Gelişim sırasına göre üçüncüsü, durum dışı-bilişsel iletişim biçimidir. Gelişimin bu noktasında, çocukların yetişkinlerle temasları, fiziksel dünyadaki nesnelerin ve fenomenlerin bilişleri ve aktif analizi ile ilişkilidir. Şu anda ana iletişim aracı konuşma haline gelir, çünkü kelime çocukların özel bir durum çerçevesinin üstesinden gelmelerine izin verir.

Çocukların bilişsel çıkarlarını tatmin etmek, çevrelerindeki dünya hakkındaki ufuklarının genişlemesine ve insanların - sosyal dünyanın nesneleri ve süreçlerine - dahil olmalarına yol açar. Çocukların iletişim biçimi de yeniden oluşturulur - bu aşamada durum dışı-kişisel hale gelir.

Durum dışı-kişisel iletişim, oyunun arka planına karşı önde gelen bir etkinlik olarak gerçekleşir, iletişim ihtiyacının içeriği, bir yetişkin için karşılıklı anlayış ve empati kazanma arzusudur. Konuşma işlemleri ana iletişim aracıdır.

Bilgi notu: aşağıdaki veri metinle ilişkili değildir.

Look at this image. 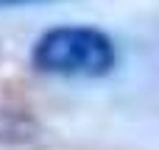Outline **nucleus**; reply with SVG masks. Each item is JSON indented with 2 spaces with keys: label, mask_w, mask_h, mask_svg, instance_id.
Returning a JSON list of instances; mask_svg holds the SVG:
<instances>
[{
  "label": "nucleus",
  "mask_w": 159,
  "mask_h": 150,
  "mask_svg": "<svg viewBox=\"0 0 159 150\" xmlns=\"http://www.w3.org/2000/svg\"><path fill=\"white\" fill-rule=\"evenodd\" d=\"M117 50L109 33L92 25L48 28L31 47V67L42 75L103 78L115 70Z\"/></svg>",
  "instance_id": "1"
},
{
  "label": "nucleus",
  "mask_w": 159,
  "mask_h": 150,
  "mask_svg": "<svg viewBox=\"0 0 159 150\" xmlns=\"http://www.w3.org/2000/svg\"><path fill=\"white\" fill-rule=\"evenodd\" d=\"M39 136V122L31 111L14 109V106H0V145L17 148L28 145Z\"/></svg>",
  "instance_id": "2"
},
{
  "label": "nucleus",
  "mask_w": 159,
  "mask_h": 150,
  "mask_svg": "<svg viewBox=\"0 0 159 150\" xmlns=\"http://www.w3.org/2000/svg\"><path fill=\"white\" fill-rule=\"evenodd\" d=\"M25 3H39V0H0V8H8V6H25Z\"/></svg>",
  "instance_id": "3"
}]
</instances>
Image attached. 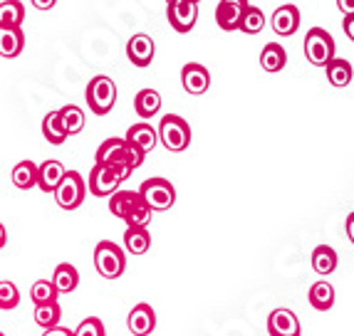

Konuşma ve iletişim arasındaki bağlantı iki yönlüdür, çünkü durumsal iletişim biçimlerinden durum dışı olanlara geçmeyi mümkün kılan konuşmanın ortaya çıkmasıdır. Ancak, ihtiyaç, güdüler, durum dışı iletişim biçimlerinin yeni içeriğinin, bir iletişim aracı olarak konuşmaya özel gereksinimler getirdiği ve daha da gelişmesini teşvik ettiği varsayılabilir.

Böylece, yetişkinlerle ve çocuklarla bir çocukta tam teşekküllü iletişimin amaçlı oluşumunun, tam teşekküllü ve uyumlu bir kişiliğin gelişiminin ayrılmaz bir parçası olduğu sonucuna varabiliriz. Çocuğunuzla iletişimde herhangi bir sorun yaşıyorsanız veya bebeğiniz çocuklarla iletişim kurmakta zorlanıyorsa danışmanlarımız bu sorunu çözmenize yardımcı olacaktır.